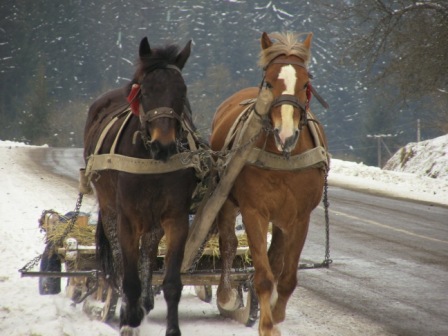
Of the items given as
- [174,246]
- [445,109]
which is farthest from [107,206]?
[445,109]

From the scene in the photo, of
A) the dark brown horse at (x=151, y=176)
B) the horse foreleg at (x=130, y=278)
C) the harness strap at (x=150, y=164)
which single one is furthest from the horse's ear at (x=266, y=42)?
the horse foreleg at (x=130, y=278)

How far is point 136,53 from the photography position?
63.1 metres

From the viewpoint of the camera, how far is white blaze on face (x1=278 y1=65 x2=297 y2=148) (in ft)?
16.9

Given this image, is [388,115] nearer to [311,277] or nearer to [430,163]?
[430,163]

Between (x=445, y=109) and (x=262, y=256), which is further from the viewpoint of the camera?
(x=445, y=109)

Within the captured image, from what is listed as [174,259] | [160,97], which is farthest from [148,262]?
[160,97]

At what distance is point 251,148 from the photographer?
572cm

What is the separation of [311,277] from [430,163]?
558 inches

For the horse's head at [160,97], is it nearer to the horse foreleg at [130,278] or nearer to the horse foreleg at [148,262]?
the horse foreleg at [130,278]

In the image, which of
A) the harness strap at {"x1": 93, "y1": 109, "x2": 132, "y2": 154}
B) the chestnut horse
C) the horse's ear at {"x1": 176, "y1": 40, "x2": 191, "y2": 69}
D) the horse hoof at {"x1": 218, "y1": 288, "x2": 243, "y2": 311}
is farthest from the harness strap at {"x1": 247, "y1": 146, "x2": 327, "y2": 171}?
the harness strap at {"x1": 93, "y1": 109, "x2": 132, "y2": 154}

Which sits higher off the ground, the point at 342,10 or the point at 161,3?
the point at 161,3

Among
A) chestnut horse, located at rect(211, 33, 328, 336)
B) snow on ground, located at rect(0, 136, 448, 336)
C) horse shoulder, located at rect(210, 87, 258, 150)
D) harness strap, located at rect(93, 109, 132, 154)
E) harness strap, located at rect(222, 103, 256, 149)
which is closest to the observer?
chestnut horse, located at rect(211, 33, 328, 336)

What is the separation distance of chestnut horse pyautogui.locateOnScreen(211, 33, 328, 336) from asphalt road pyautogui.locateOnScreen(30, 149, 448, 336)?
882 millimetres

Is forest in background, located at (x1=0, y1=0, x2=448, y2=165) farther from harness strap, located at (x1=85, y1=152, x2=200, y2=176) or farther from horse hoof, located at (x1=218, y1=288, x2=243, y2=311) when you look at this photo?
harness strap, located at (x1=85, y1=152, x2=200, y2=176)
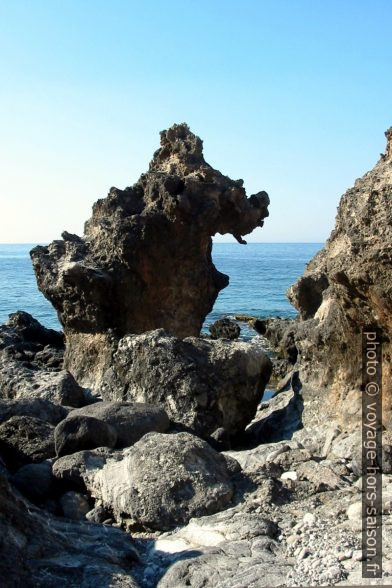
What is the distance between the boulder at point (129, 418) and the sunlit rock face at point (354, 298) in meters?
2.11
+ + + + + + +
- _Work to complete_
Recast the records from the line containing "Is forest in" through the end of the records as a two-column CSV with the header input,output. Give one row per record, put its text under input and its answer under output, and enclose each in a single quoted field with line breaks replaced by spaces. Leave the pictures out.

- _Written response_
input,output
"Is forest in background, located at (x1=0, y1=0, x2=448, y2=165) farther from harness strap, located at (x1=85, y1=152, x2=200, y2=176) or farther from horse hoof, located at (x1=218, y1=288, x2=243, y2=311) when you look at this photo?","harness strap, located at (x1=85, y1=152, x2=200, y2=176)"
"What is the distance between the boulder at point (129, 418) and the sunlit rock face at point (354, 298) in meters?","2.11"